The obverse of this vase depicts the myth of Perseus slaying the sea monster and rescuing the Ethiopian princess Andromeda, who he later marries. Queen Cassiopeia of Ethiopia once boasted that she was more beautiful than all the Nereids, angering them and Poseidon. To punish her arrogance, Poseidon flooded her land and sent a sea monster (ketos) to terrorise her people. Her husband, King Cepheus, was told by an oracle that he must give his daughter Andromeda to the gods in appeasement. This scene is shown in the centre of the vase, as Princess Andromeda is chained to the rocks with offerings before her. In the bottom right, we see the heroic Perseus slaying the ketos, having spotted Andromeda and fallen in love with her on his way home from beheading Medusa. A winged Eros flies down to crown Perseus with a wreath; he later marries Andromeda once he has freed her. Surrounding the main scene there are a number of barbarian figures, including an aposkopeuon keeping watch.

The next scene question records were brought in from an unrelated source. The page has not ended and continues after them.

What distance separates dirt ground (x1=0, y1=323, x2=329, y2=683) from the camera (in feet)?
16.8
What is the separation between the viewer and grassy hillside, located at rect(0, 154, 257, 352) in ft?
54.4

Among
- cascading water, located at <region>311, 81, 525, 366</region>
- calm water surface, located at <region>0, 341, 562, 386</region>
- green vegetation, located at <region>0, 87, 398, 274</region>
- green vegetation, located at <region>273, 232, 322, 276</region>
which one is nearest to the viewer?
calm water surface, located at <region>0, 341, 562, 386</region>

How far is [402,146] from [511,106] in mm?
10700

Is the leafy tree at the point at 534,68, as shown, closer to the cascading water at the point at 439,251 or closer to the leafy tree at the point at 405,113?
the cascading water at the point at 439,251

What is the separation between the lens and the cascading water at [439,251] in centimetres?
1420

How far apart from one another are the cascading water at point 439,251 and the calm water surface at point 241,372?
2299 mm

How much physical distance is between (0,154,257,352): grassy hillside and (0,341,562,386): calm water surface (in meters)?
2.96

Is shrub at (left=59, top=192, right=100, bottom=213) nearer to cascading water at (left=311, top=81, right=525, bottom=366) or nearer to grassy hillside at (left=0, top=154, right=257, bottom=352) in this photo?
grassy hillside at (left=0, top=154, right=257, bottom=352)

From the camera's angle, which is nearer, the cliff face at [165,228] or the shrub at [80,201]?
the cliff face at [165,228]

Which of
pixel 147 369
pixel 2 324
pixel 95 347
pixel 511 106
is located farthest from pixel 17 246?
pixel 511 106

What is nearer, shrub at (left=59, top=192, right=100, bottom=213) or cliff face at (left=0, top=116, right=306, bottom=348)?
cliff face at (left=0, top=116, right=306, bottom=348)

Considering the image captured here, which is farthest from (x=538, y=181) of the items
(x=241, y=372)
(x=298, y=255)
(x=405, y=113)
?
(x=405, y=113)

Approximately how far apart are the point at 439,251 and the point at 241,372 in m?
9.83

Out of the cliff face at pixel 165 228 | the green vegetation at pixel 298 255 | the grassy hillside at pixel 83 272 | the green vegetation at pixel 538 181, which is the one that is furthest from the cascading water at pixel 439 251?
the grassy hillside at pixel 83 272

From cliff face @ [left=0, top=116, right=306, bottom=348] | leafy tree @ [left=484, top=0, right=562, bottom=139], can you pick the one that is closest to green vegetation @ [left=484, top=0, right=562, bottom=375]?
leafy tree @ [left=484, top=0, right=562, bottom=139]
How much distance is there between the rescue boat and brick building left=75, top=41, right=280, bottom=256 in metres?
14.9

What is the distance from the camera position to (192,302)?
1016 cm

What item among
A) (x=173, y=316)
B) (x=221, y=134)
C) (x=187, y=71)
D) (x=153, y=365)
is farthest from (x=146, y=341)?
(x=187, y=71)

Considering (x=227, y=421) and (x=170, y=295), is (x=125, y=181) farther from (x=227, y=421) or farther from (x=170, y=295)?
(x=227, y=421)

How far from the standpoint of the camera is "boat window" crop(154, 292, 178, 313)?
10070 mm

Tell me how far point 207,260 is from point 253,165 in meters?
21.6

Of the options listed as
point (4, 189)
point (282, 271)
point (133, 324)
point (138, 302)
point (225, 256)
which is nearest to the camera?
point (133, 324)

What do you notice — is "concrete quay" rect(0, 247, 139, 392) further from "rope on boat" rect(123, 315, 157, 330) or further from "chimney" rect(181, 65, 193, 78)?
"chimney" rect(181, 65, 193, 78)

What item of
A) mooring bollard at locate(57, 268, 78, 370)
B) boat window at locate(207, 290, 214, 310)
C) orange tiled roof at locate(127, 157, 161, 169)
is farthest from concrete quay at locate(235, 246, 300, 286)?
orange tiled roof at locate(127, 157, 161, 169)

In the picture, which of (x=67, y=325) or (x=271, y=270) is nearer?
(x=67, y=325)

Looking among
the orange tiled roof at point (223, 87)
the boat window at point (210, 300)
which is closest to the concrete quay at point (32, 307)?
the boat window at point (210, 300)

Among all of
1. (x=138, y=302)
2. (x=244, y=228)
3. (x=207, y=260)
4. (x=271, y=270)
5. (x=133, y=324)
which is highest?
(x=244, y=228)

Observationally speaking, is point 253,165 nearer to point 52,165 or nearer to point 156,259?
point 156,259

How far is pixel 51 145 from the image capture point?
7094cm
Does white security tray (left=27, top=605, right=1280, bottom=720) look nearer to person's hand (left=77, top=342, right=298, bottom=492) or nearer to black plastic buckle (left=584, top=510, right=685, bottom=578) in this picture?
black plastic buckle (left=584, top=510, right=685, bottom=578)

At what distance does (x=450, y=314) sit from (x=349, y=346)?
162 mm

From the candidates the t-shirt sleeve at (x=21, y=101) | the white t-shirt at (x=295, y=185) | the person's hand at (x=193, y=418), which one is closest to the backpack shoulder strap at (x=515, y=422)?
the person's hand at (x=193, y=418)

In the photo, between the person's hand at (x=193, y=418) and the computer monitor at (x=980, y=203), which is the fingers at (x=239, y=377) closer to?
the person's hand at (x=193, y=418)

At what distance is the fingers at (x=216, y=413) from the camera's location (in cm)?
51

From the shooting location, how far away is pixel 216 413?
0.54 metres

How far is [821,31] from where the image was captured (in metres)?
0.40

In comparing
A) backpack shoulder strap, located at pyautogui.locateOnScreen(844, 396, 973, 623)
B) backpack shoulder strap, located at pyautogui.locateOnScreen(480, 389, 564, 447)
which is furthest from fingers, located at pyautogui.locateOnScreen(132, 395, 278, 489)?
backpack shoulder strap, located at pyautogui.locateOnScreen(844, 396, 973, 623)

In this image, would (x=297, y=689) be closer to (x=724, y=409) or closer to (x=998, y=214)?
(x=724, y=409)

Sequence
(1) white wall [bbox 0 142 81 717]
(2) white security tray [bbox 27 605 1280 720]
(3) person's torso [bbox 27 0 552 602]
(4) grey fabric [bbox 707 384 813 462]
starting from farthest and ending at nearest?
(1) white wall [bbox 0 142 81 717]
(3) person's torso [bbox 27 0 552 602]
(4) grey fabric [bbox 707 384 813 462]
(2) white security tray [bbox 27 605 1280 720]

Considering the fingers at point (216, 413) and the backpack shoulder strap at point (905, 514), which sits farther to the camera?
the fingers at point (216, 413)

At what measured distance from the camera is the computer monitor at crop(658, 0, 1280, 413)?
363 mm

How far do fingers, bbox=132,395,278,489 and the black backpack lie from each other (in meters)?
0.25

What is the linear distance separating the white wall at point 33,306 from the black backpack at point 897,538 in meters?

On the reverse, the Danaid Amymone is depicted filling up a hydria from a lion-spout in a fountain-house. She too is surrounded by figures holding religious objects such as phiales and wreaths, as well as Eros holding a fillet and Poseidon, distinguishable by his trident in hand. According the the myth, Poseidon saved Amymone from the aggression of a satyr and, in order to gain her favour he showed her the ancient springs of Lerna.
The neck of the vase’s front side is decorated with another Eros, and the reverse side by a running woman, holding a wreath and a phiale. The shoulders shows a head surrounded by tendrils on the front and running animals, including lions, a boar and a swan, at the back
The elaborate decorating scheme and the confidence of the brushstrokes are the work of an incredibly skilled artist, compared by Trendall to works of the Painter of Naples 3242. These workshops are considered the forerunners of the Darius Painter, one of the most important representatives of the Ornate Style. Apulian artists of this period are the first to experiment with vases of monumental scale, which offered new possibilities to represent complex myths with bewildering compositions. For another loutrophoros decorated with Andromeda chained to the rocks and Perseus slaying a ketos, cf. K. Schauenburg, "Andromeda", Lexicon Iconographicum Mythologiae Classicae, I, 1981, p. 777, no. 15.